Ophthalmology and Optometry Coding Alert

Reader Questions:

Prove Necessity for Large Bifocal Segs

Question: I'm really confused about HCPCS codes V2219 and V2319 for Medicare patients. I know it's an add-on code, but what kind of documentation do we need to prove medical necessity? I have a new optician who disagrees with the way we bill those two codes -- he insists that the prescription needs to specifically state that a segment greater than 28 mm is necessary for Medicare to pay.

Texas Subscriber

Answer: You should not need any additional documentation for V2219 (Bifocal seg width over 28mm) or V2319 (Trifocal seg width over 28mm) beyond what you need for refractive lenses in general. Medicare durable medical equipment regional carriers (DMERC) will not reimburse for refractive lenses unless the patient has had cataract surgery or who have congenital absence of lens.

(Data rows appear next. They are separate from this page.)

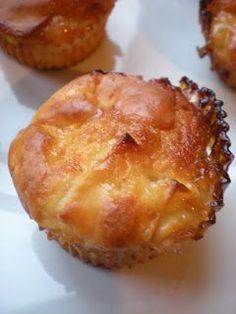 Des pommes délicieusement fondantes recouvertes d'une sauce caramel au beurre salé dans un cake moelleux sans matière grasse… Alors?...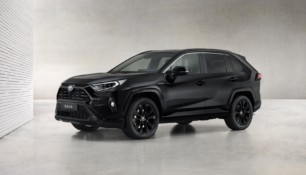 Toyota RAV4 Electric Hybrid Black Edition: ¡todo al negro!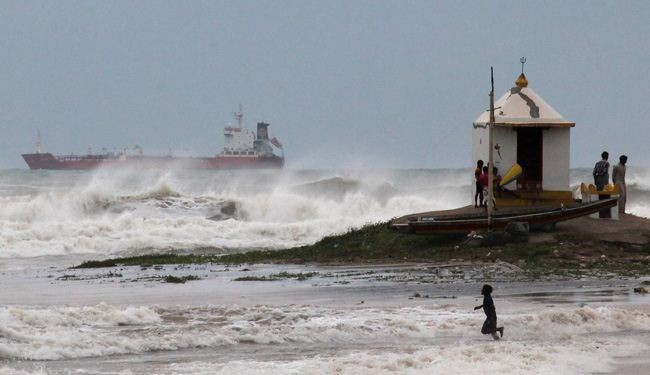 Half of Millions Evacuated as Cyclone Pounds Bay of Bengal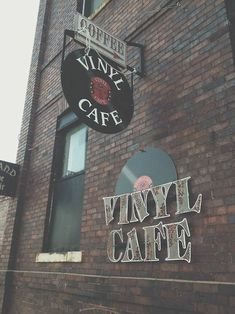 A vinyl cafe? Two of my favorite things: coffee and records. Music Aesthetic, Aesthetic Vintage, Vinyl Music, Vinyl Records, Vintage Vibes, Retro Vintage, Vintage Music, Vintage Records, Lp Regal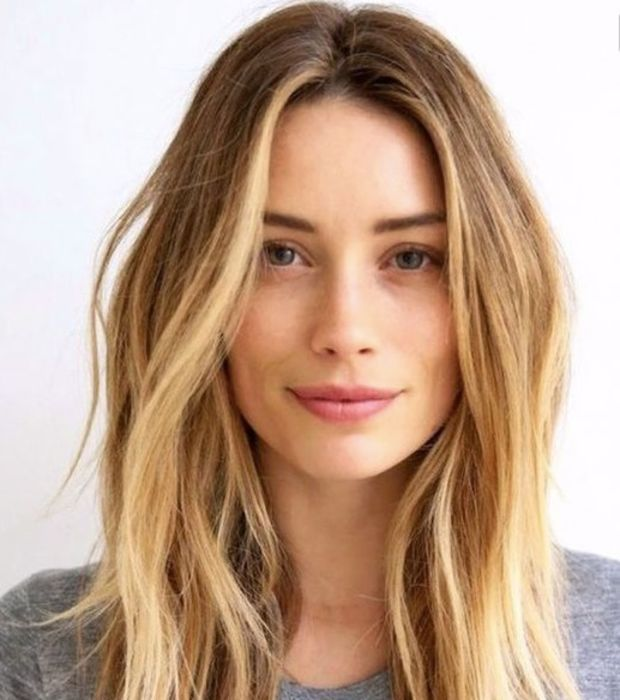 Pas de faute de goût avec le blond chaud, facile à porter. Optez pour des reflets caramels pour une chevelure ultra tendance.
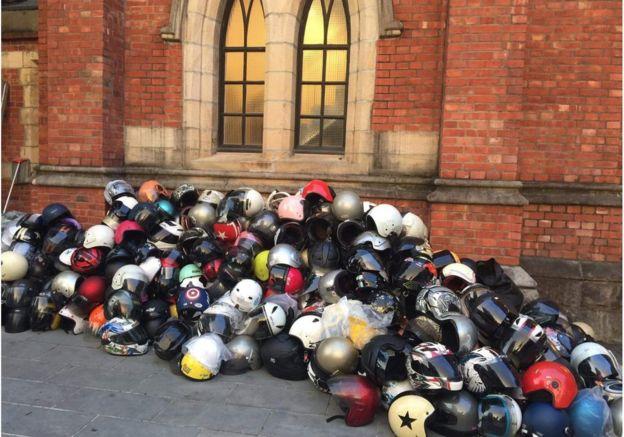 濟南教會持續在台灣各地募集防禦物資,圖為堆積如山的安全帽。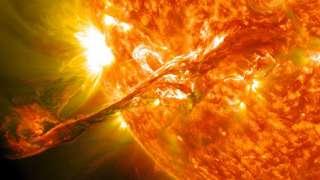 Учёные заявили, что на Солнце нет плазменных торнадо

The ICD-9 code that proves medical necessity must be included on the claim. Cigna, the DMERC for Region C, which includes Texas, lists 379.31 (Aphakia), 743.35 (Congenital aphakia), and V43.1 (Organ or tissue replaced by other means; lens) as acceptable diagnoses.

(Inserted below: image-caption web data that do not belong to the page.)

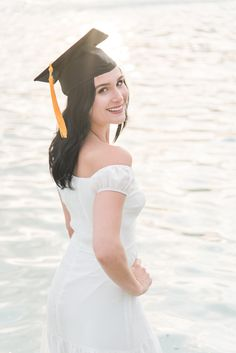 University of Central Florida graduation photo at sunset! Graduation Picture Poses, Graduation Portraits, Grad Pics, Graduation Pictures, Cap And Gown Pictures, College Graduation, Central Florida, Dentistry, University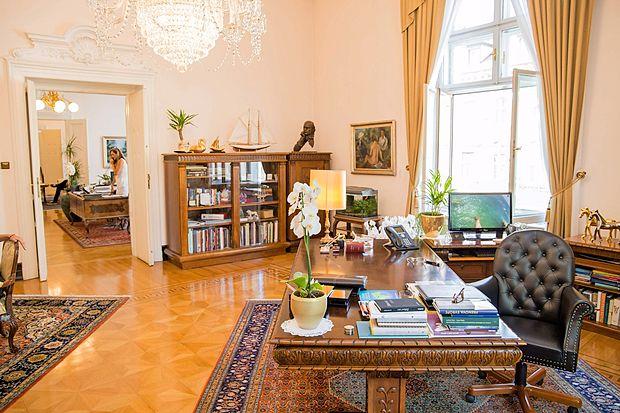 Vrata v predsednikovo pisarno so zmeraj odprta. Tako tista, ki  jo povezujejo s tajništvom,  kot druga.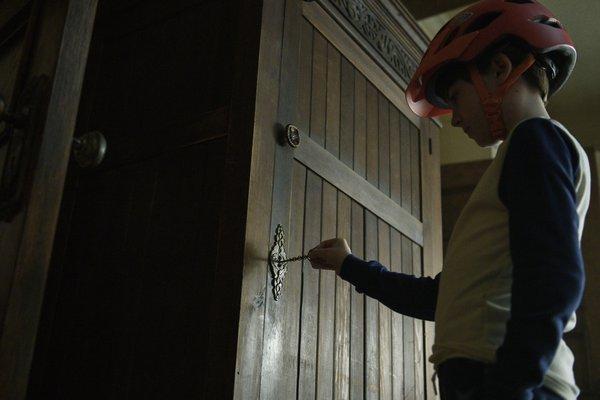 bode locke opening door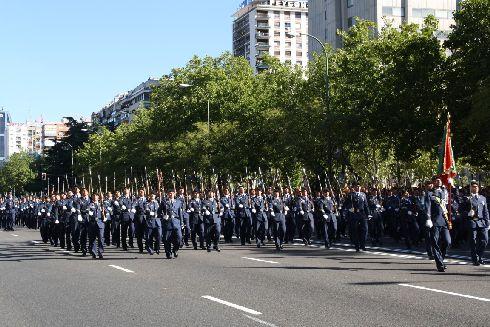Военный парад на День Испании всегда выдаётся очень зрелищным
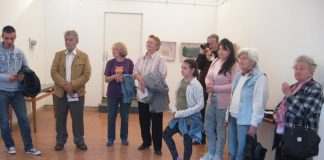 Posetioci su s dužnom pažnjom slušali o stvaralaštvu autorki izložbe   Foto: Vlastimir Jankov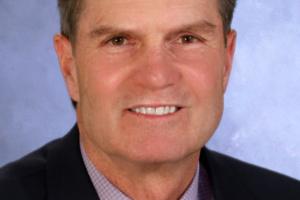 Lloyd DeVaux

Bill V2219 or V2319 in addition to the code for the basic lens (e.g., V2201, Sphere, bifocal, plus or minus 4.12 to plus or minus 7.00d, per lens). DMERCs will allow only one pair of glasses after each cataract surgery.

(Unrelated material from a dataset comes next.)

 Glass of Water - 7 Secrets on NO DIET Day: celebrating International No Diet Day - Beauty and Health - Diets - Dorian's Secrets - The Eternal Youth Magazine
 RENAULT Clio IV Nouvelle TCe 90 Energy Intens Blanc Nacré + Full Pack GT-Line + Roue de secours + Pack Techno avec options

In Texas, Cigna will allow $46.39 for V2219 and $50.56 for V2319. If those amounts are less than what appears on your bill, the DMERC transfers the balance to the "patient responsibility" column - if you appended modifier -GA (Waiver of liability statement on file) to the V code. Be sure to have the patient sign an advance beneficiary notice of non coverage (ABN) before you submit the bill to the DMERC. This will free you to collect the unpaid balance for the bifocal segs from the patient.